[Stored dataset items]
+ + + + + + +

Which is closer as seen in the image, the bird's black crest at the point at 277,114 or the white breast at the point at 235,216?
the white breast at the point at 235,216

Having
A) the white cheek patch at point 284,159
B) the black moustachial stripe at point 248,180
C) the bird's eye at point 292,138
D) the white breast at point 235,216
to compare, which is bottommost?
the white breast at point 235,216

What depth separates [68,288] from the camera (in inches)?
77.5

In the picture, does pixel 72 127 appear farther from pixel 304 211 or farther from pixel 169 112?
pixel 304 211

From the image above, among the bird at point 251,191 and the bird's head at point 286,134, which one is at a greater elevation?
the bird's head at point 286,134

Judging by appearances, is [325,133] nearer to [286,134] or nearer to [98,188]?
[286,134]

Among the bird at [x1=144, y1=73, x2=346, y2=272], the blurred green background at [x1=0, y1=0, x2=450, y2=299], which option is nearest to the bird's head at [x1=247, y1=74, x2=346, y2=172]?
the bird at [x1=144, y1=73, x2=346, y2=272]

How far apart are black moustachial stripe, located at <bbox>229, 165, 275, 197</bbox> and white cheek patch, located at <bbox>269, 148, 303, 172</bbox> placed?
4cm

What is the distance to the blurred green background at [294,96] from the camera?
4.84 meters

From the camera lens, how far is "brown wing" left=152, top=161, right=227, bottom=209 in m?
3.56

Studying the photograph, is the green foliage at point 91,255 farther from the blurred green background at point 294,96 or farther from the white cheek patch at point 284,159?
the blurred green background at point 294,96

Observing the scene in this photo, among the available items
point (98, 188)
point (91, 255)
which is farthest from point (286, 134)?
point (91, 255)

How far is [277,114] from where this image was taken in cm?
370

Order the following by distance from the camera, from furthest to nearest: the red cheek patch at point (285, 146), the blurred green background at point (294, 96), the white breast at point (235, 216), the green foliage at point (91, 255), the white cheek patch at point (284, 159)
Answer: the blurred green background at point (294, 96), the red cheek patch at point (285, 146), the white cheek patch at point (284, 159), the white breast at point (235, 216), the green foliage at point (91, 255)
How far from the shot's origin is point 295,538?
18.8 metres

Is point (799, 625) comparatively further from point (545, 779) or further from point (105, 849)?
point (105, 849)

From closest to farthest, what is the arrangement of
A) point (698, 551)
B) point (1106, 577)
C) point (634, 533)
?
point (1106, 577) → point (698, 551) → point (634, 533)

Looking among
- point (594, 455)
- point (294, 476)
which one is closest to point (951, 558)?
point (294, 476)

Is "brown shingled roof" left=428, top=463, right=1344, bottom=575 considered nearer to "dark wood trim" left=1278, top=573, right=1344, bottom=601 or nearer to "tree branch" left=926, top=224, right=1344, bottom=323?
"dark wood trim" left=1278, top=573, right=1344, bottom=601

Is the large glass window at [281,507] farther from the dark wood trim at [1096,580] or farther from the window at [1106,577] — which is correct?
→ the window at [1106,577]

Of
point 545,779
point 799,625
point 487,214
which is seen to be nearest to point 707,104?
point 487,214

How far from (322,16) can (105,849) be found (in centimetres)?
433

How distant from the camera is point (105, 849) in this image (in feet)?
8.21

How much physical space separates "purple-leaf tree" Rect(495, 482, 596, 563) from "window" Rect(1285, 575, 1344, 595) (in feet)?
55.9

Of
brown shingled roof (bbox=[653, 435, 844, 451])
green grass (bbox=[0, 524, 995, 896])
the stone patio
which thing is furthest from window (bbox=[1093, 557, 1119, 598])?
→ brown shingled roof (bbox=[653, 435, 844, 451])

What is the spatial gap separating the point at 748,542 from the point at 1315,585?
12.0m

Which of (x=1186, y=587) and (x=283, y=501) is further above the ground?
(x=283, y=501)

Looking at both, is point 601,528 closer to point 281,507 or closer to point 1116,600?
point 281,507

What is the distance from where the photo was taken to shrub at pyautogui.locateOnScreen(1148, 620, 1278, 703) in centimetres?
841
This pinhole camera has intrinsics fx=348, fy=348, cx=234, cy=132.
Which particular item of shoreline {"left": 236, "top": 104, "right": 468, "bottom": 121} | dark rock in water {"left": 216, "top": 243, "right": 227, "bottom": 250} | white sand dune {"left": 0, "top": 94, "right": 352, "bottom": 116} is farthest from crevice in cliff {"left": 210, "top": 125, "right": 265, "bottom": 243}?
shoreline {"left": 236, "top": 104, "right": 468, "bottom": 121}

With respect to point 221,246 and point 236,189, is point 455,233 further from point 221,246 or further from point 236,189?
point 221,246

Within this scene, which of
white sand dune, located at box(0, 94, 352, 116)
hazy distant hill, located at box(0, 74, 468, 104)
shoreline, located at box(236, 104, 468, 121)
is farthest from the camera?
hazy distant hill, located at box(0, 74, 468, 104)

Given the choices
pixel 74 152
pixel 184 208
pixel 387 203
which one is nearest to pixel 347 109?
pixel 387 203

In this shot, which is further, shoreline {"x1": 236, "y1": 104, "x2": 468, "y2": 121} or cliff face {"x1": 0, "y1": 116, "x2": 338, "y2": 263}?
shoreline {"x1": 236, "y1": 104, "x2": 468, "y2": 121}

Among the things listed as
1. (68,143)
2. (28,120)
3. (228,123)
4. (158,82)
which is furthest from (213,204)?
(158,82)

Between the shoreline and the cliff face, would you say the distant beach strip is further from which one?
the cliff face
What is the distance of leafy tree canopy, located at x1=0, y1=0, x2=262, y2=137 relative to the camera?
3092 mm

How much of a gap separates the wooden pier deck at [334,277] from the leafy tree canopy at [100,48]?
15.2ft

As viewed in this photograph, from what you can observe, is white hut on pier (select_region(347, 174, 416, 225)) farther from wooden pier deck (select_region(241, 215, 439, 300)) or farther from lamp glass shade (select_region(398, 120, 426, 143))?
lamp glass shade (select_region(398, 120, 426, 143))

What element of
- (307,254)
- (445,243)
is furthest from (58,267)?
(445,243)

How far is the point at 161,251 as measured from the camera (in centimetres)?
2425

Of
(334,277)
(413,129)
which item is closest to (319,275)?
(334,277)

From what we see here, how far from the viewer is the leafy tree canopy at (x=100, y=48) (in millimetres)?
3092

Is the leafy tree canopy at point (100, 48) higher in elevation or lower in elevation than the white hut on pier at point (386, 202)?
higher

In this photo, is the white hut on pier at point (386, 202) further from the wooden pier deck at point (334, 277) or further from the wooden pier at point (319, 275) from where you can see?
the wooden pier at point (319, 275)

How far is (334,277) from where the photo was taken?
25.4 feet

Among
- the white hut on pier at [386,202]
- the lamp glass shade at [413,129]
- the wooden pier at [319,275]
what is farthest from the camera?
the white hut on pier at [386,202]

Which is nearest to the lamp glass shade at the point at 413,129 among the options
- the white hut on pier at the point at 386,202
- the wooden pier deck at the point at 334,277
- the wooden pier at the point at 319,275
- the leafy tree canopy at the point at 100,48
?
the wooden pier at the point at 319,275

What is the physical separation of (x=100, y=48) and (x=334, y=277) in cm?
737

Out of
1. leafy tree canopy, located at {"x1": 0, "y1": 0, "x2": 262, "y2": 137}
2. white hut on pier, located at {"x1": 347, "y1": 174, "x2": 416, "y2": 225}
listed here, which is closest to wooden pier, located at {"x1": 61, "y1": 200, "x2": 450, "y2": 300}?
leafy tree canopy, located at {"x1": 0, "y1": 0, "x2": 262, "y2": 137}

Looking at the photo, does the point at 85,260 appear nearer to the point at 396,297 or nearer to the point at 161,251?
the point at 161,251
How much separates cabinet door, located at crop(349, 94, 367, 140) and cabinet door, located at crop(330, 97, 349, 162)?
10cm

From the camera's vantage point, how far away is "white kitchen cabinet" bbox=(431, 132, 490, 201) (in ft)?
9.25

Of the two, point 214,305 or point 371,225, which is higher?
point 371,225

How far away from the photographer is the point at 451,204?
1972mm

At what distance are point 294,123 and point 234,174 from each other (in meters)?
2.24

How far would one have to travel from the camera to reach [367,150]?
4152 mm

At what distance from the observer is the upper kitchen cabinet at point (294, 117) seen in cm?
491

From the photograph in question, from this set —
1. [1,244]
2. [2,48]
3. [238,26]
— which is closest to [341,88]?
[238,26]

+ + + + + + +

WHAT IS NEEDED :: Return the lines from the line containing "What is the physical" to the end of the entries above, exactly as they appear and with no other output.

WRITTEN RESPONSE ::
What is the physical separation of (x=100, y=48) and (x=334, y=277) in cm?
737

Out of
1. leafy tree canopy, located at {"x1": 0, "y1": 0, "x2": 262, "y2": 137}
2. white hut on pier, located at {"x1": 347, "y1": 174, "x2": 416, "y2": 225}
listed here, which is closest to wooden pier, located at {"x1": 61, "y1": 200, "x2": 450, "y2": 300}?
leafy tree canopy, located at {"x1": 0, "y1": 0, "x2": 262, "y2": 137}

Looking at the photo, does the point at 85,260 appear nearer to the point at 396,297 or nearer to the point at 161,251?
the point at 161,251
How much separates cabinet door, located at crop(349, 94, 367, 140) and cabinet door, located at crop(330, 97, 349, 162)?
10cm

From the camera's vantage point, how far away is "white kitchen cabinet" bbox=(431, 132, 490, 201) (in ft)?
9.25

Of the two, point 214,305 or point 371,225, which is higher?
point 371,225

How far away from the photographer is the point at 451,204?
1972mm

At what distance are point 294,123 and point 234,174 from each other (in meters)?
2.24

How far would one have to travel from the camera to reach [367,150]?
4152 mm

At what distance from the observer is the upper kitchen cabinet at point (294, 117) seen in cm?
491

From the photograph in question, from this set —
1. [1,244]
2. [2,48]
3. [238,26]
— which is closest to [341,88]?
[238,26]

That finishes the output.